▶ **What you are asked to do**: Copy out the text of every item below word for word, leaving out the pictures.

▶ **Supplied entries**:
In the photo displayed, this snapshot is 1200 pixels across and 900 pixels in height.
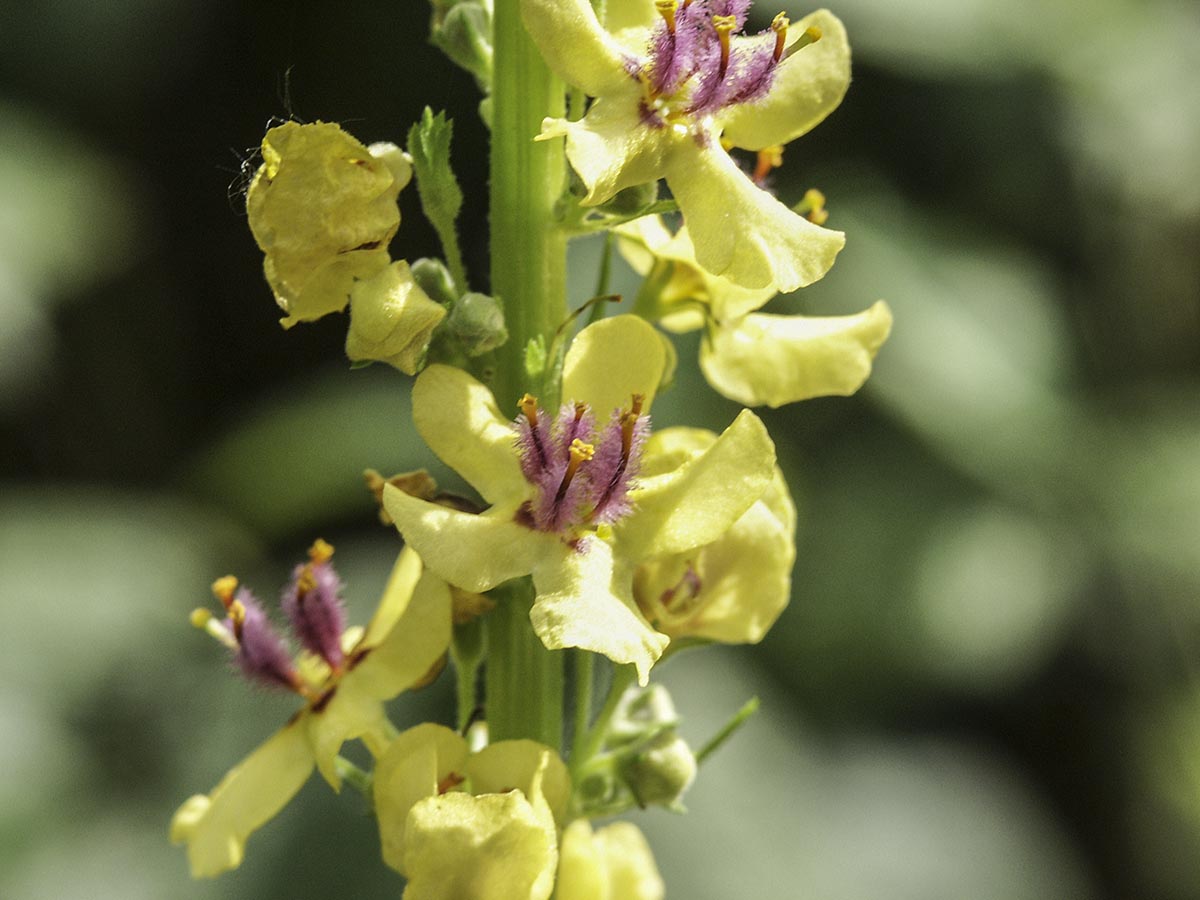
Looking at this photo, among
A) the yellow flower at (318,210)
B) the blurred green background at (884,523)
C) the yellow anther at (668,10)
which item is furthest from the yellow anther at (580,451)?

▶ **Correct answer**:
In the photo displayed, this snapshot is 1200 pixels across and 900 pixels in height.
Looking at this photo, among
A) the yellow flower at (318,210)
B) the blurred green background at (884,523)
C) the yellow anther at (668,10)
which item is furthest from the yellow anther at (580,451)?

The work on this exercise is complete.